Canadian singer-songwriter, record producer and actress Alanis Morissette is best known for 1995 album Jagged Little Pill, which included various hits like Ironic and Hand in My Pocket. Since then, she has released six additional albums, including her most recent one Such Pretty Forks in the Road, her ninth and first in eight years, which appeared on July 31. Like all other tracks on the album, Her was co-written by Morissette and Michael Farrell. “I’ve had so many mentors who were women, who have really represented the maternal,” Morissette explained to Apple Music. “Especially postpartum, there’s this whole thought of like, ‘Who’s going to mother the mother?’…For me, this song is really about reaching out for mom, the reaching out for the maternal, for the empathic, the skin-on-skin tenderness.”

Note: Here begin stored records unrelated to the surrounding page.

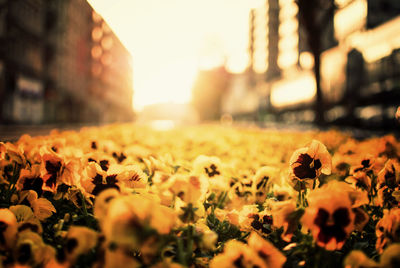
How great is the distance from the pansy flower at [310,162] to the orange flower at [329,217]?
31cm

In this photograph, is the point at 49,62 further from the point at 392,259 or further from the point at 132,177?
the point at 392,259

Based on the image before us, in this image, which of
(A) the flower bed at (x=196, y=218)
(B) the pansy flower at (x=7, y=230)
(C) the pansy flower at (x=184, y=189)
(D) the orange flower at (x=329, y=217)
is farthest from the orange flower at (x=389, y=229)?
(B) the pansy flower at (x=7, y=230)

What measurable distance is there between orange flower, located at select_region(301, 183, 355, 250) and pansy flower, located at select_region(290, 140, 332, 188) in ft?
1.02

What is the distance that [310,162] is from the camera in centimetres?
115

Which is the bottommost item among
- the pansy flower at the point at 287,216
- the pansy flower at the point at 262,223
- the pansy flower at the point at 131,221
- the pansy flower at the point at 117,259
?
the pansy flower at the point at 262,223

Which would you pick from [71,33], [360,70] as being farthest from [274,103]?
[71,33]

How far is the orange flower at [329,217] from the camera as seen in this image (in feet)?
2.63

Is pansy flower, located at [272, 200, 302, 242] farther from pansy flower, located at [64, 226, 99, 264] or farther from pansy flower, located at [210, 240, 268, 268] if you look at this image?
pansy flower, located at [64, 226, 99, 264]

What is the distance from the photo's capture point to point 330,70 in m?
28.2

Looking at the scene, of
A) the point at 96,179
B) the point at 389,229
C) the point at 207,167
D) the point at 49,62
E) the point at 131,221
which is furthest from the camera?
the point at 49,62

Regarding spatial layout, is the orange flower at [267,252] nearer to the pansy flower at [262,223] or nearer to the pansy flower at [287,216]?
the pansy flower at [287,216]

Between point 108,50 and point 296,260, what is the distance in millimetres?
50326

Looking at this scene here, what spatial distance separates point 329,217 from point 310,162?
0.35 metres

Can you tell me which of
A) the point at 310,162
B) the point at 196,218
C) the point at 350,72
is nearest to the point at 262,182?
the point at 310,162
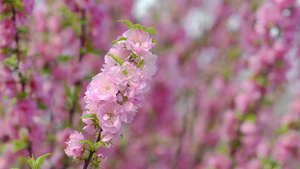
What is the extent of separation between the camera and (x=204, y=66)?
225 inches

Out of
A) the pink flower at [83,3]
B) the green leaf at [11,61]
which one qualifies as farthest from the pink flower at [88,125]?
the pink flower at [83,3]

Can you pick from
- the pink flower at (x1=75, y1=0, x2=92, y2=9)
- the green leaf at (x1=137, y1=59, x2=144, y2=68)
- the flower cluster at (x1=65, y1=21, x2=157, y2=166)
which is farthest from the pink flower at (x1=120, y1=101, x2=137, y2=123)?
the pink flower at (x1=75, y1=0, x2=92, y2=9)

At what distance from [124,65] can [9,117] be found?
3.99ft

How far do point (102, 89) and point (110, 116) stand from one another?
9 cm

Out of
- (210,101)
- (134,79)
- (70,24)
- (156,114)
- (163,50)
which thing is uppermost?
(163,50)

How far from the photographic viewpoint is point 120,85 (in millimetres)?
1337

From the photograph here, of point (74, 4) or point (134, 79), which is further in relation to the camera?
→ point (74, 4)

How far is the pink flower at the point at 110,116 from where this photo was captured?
1325mm

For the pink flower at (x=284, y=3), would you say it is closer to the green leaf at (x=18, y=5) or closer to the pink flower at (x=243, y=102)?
the pink flower at (x=243, y=102)

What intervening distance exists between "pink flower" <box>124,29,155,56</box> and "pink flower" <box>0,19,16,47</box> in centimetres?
98

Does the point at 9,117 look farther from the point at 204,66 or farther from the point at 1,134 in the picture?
the point at 204,66

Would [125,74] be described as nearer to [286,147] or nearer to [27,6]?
[27,6]

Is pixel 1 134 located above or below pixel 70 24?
below

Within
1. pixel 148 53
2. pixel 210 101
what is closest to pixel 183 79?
pixel 210 101
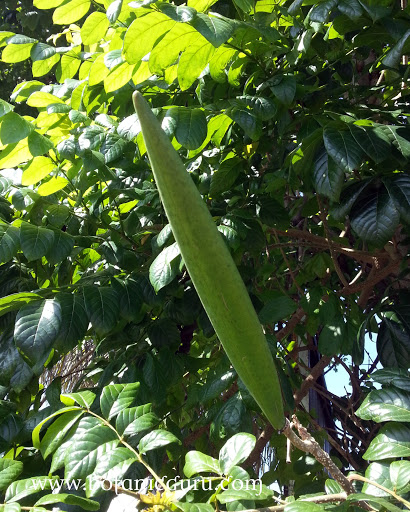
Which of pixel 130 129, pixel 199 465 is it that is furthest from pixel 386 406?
pixel 130 129

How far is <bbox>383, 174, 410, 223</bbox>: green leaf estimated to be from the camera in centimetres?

The Jayhawks/This Forgotten Town

The Jayhawks are an American alternative country and country rock band that was initially founded in Minneapolis in 1985. The original line-up included Mark Olson (acoustic guitar, vocals), Gary Louris (electric guitar, vocals), Marc Perlman (bass) and Norm Rogers (drums). Their eponymous debut album appeared the following year. The Jayhawks released six additional records before they went on hiatus in 2004. Five years later, they reunited and have since come out with four additional albums. In addition to original co-founders Louris and Perlman, the band’s other current members are Tim O’Reagan (drums, vocals), Karen Grotberg (keyboards, backing vocals) and John Jackson (acoustic guitar, violin, mandolin). This Forgotten Town, co-written by Louris, Perlman and O’Reagan, is from their new album XOXO released on July 10. I dig the warm sound, and there’s some great harmony singing as well.

The Dead Tongues/Déjá Vu

Déjá Vu is a track from Transmigration Blues, the new album released on June 26 by The Dead Tongues, a project of singer-songwriter, musician and producer Ryan Gustafson, according to his Facebook page. “I gave this album everything I had, over and over again,” Gustafson notes in a June 26 post. “Songwriting is a mirror, a safe space, a place to explore my limits of thought and emotion, a way to communicate when other avenues seem unaccessible or hidden to me, its where I learn to fail, fall apart and persist, its where I go inward ultimately to recycle it outward again, it’s where I’m alive and where i consider silence…To live is to change and this is the time to truly be present and alive.” Given all of Gustafson’s efforts to make the record, I find it remarkable there’s no further information about him on his Facebook page. And this isn’t his first time at the rodeo. Searching Discogs revealed Transmigration Blues is Gustafson’s fourth album appearing under The Dead Tongues alias. The oldest listed entry is the self-released Desert from 2013. I can hear a Neil Young vibe in Déjá Vu but can’t deny the fact I could be biased, given this also happens to be the title of Crosby, Stills, Nash & Young’s iconic studio album from March 1970.

LadyCouch/Heartache

LadyCouch are a Nashville-based band around Keshia Bailey and Allen Thompson. According to their website, the band was born out of Keshia Bailey and Allen Thompson’s love for one another and their love for honest, soulful music.  Although their friendship stretches back years, it wasn’t until the winter of 2017 they decided to share a stage…The pair seem to come from two different worlds, musically, with Keshia hailing from the straight-ahead throwback Soul group Magnolia Sons, and Allen from the psychedelic folk of the Allen Thompson Band. But their similar Appalachian upbringings and their genuine appreciation for Soul, Rock, Funk, Country and Folk allow them to build bridges across genres to create a sound all its own. In addition to Bailey and Thompson, the band’s other core members include guitarists Grayson Downs, Clint Maine and Mike Ford Jr., as well as Jimmy Matt Rowland (keyboards), Ray Dunham (drums) and Gordon Persha (bass). Heartache appears to be their second single that came out on July 17. Boy, do I love their warm and soulful sound!